I think I'd like to explore what moore was really up to, and how even though he didn't make any real headway against the skeptics, he at least did something a little more interesting and modest.
posted by tylerfulltilt at 10:49 AM on February 17, 2009


Response by poster: Also, to clarify, our discussion of Moore in class also covered Four Types of Skepticism and On Certainty
posted by tylerfulltilt at 10:55 AM on February 17, 2009


Just FYI, if you have a discussion here that you find useful, you should cite it in your paper. Even just a footnote thanking the MeFi community for helpful discussion is the difference between intellectual honesty and.... not.
posted by kestrel251 at 12:34 PM on February 17, 2009 [1 favorite]

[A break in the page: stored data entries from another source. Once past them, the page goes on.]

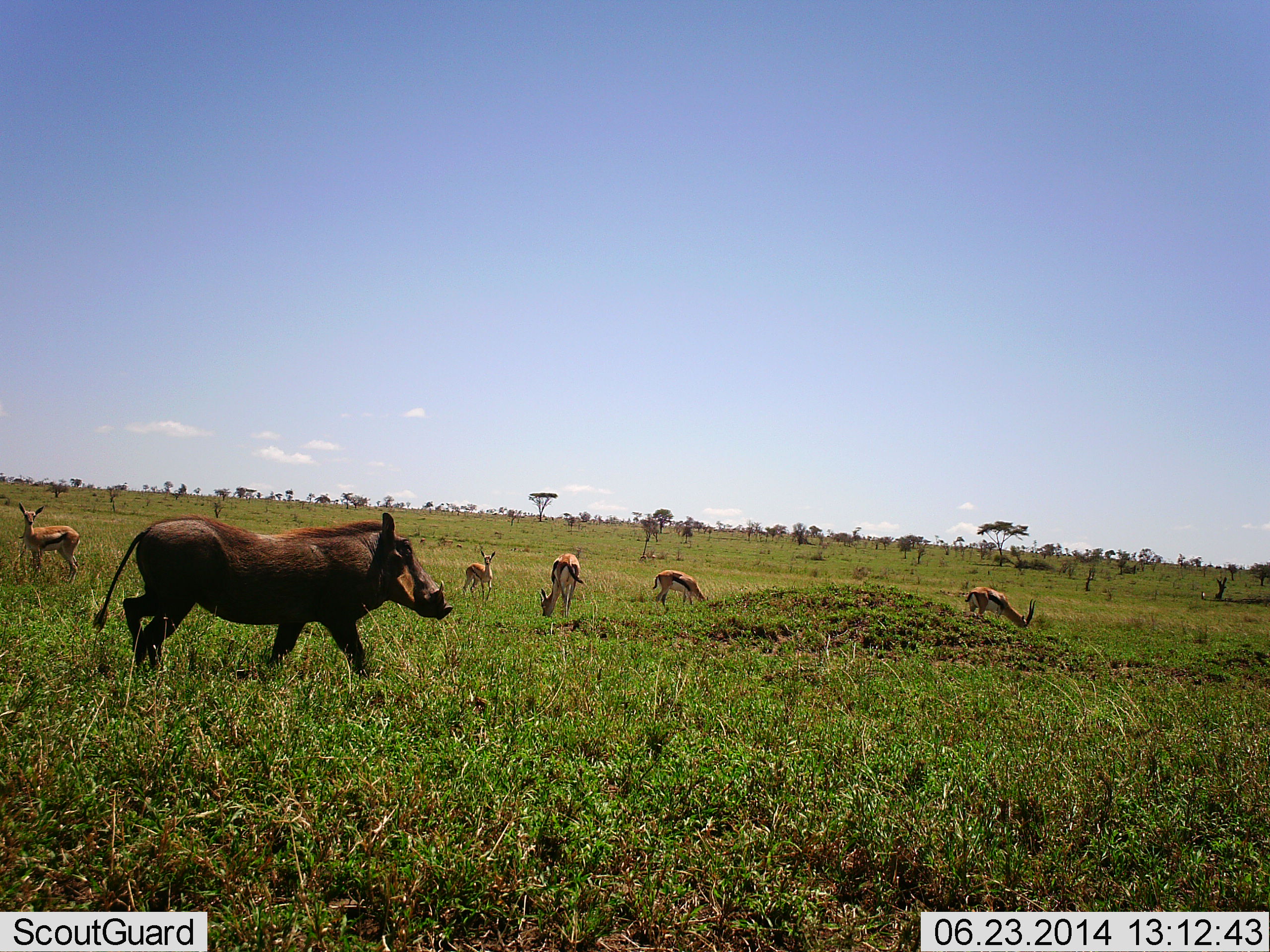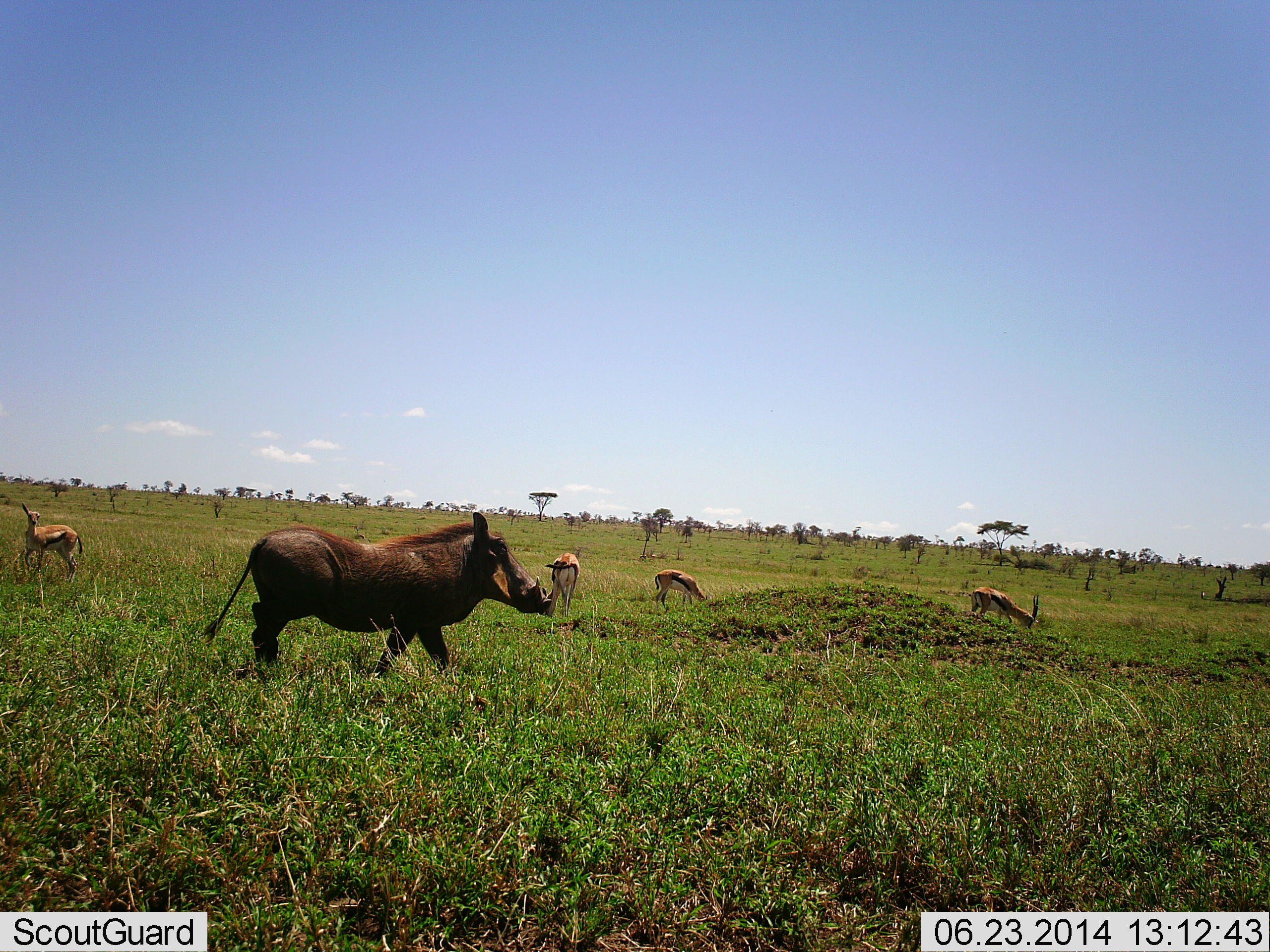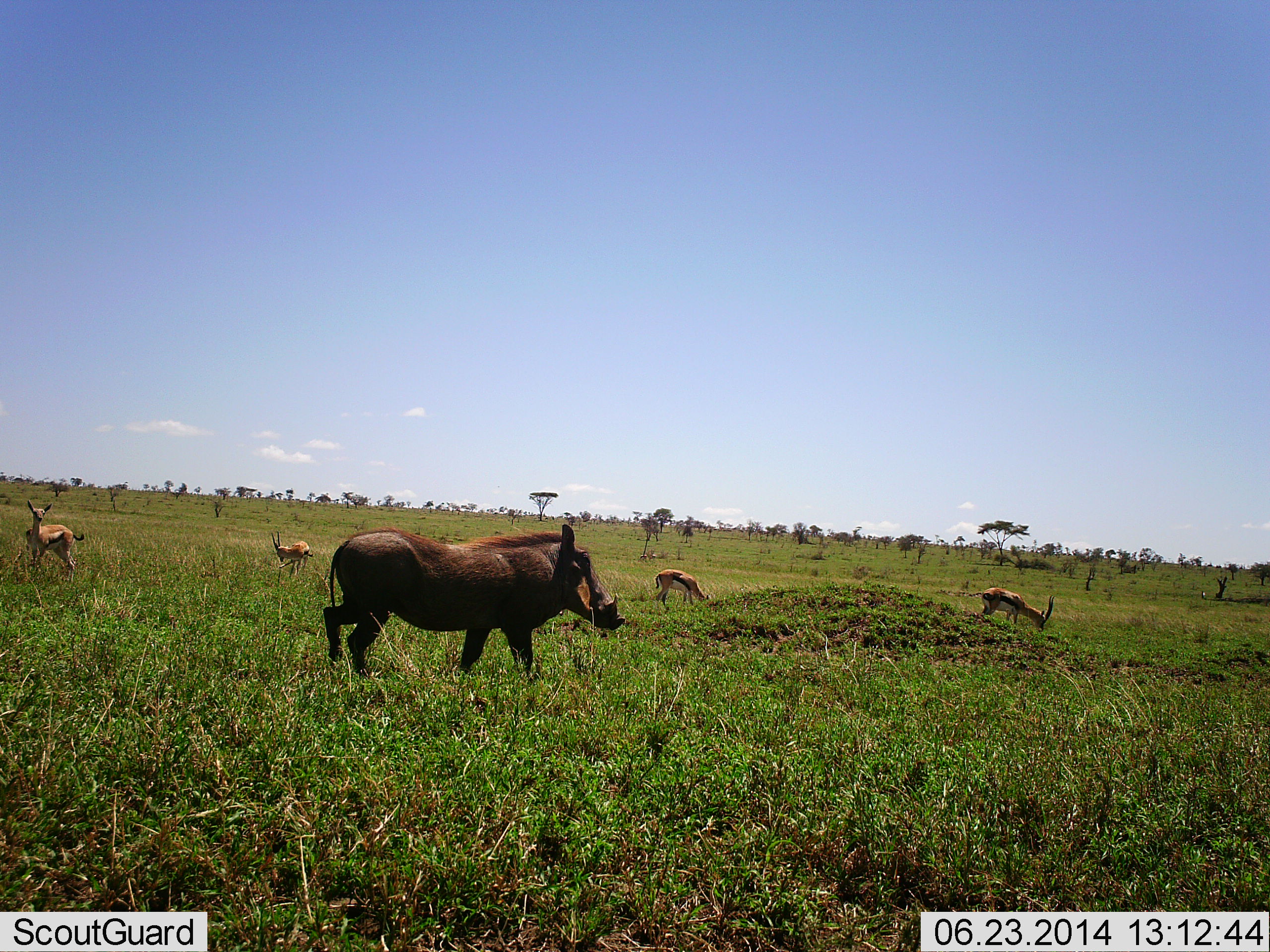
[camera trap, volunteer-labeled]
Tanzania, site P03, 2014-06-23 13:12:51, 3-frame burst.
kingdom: Animalia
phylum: Chordata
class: Mammalia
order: Artiodactyla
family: Bovidae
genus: Eudorcas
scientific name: Eudorcas thomsonii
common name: thomson's gazelle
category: gazellethomsons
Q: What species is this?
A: Gazellethomsons (thomson's gazelle) (Eudorcas thomsonii).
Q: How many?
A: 6.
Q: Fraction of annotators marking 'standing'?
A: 70%.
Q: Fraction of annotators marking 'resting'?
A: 0%.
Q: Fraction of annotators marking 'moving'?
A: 10%.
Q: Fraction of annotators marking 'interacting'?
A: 0%.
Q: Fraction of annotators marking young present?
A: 0%.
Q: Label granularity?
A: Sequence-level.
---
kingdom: Animalia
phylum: Chordata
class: Mammalia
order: Artiodactyla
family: Suidae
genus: Phacochoerus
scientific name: Phacochoerus africanus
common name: warthog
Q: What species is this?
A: Warthog (Phacochoerus africanus).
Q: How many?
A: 1.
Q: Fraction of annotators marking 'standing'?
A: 0%.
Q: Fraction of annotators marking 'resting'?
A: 0%.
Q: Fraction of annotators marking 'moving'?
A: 100%.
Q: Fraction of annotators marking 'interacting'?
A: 0%.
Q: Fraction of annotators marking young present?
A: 0%.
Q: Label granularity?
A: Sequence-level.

Yeah, what kestrel251 said.
posted by notyou at 1:02 PM on February 17, 2009


On Certainty really does a good job of addressing this problem, but it really steps around the problem instead of solving it.

An analogy to religious faith: If Descartes believes in god, then Moore is an atheist. But Wittgenstein is an agnostic. He believes these kinds of questions can't, and shouldn't, be solved by philosophy. Which ended up being the most convincing argument to me when we studied it.

I didn't want to bring it up, since Wittgenstein can be sort of controversial and you hadn't yet mentioned him, but since you covered it in class, it's fair game.
posted by kpmcguire at 2:10 PM on February 17, 2009 [1 favorite]


Response by poster: I think, for the purposes of my paper, stepping around the skeptical challenge is just as good as confronting it. We also covered P.F. Strawson and his discussion of Hume, Wittgenstein, Moore, and Carnap and yada yada yada.
posted by tylerfulltilt at 4:33 PM on February 17, 2009


It sounds to me like you should do well on the paper, if you can manage to finish it in time, that is. Ahh, college.
posted by kpmcguire at 4:51 PM on February 17, 2009


Response by poster: I'm like 4 out of 6 to 8 pages in. I'm good.
posted by tylerfulltilt at 5:02 PM on February 17, 2009


Response by poster: I'm gonna post the actual paper here for comments in a little bit.
posted by tylerfulltilt at 7:47 PM on February 17, 2009


Response by poster: Here's a question, does anyone have an example of a disproof of Descartes "I think therefore I am"?
posted by tylerfulltilt at 8:42 PM on February 17, 2009


Well Hobbes, Gassendi, and lots of others complain that Descartes's claims that he exists as nothing more than a thinking thing are unjustified. This he inferred more or less directly from the "I think . . ." line.

Not exactly what you asked for as a counter argument, but perhaps it will help.
posted by oddman at 12:03 PM on February 18, 2009


I don't know Moore's argument in detail, but I think I get the point. Why should Descartes' paradigm of certainty-mathematical knowledge-be our paradigm for knowledge of the world? Why should we prefer the standards of this artificially constructed system to the way ordinary perception founds our beliefs? You need deduction to prove deduction, induction to prove induction, and perceptual evidence to prove perceptual evidence. Our epistemic systems are always circular in this way.

I think it gets down to what your strongest belief/principle is. If the idea that there must be a reason for everything (i.e. leibniz's principle of sufficient reason) is your strongest belief (as it is mine), then it may well be the case that should a better explanation for everything come along, you will abandon your belief in the external world. But other people may regard the belief that things are more or less as they appear to be as their strongest belief, and would abandon any reasoning or explanations that violate this. In neither case however it is obviously true that these strongest beliefs can be justified in a non-circular way- and so you might conclude that the project of building knowledge from certain foundations is undermined, or that ultimately you must just say 'well that's the kind of being I am'.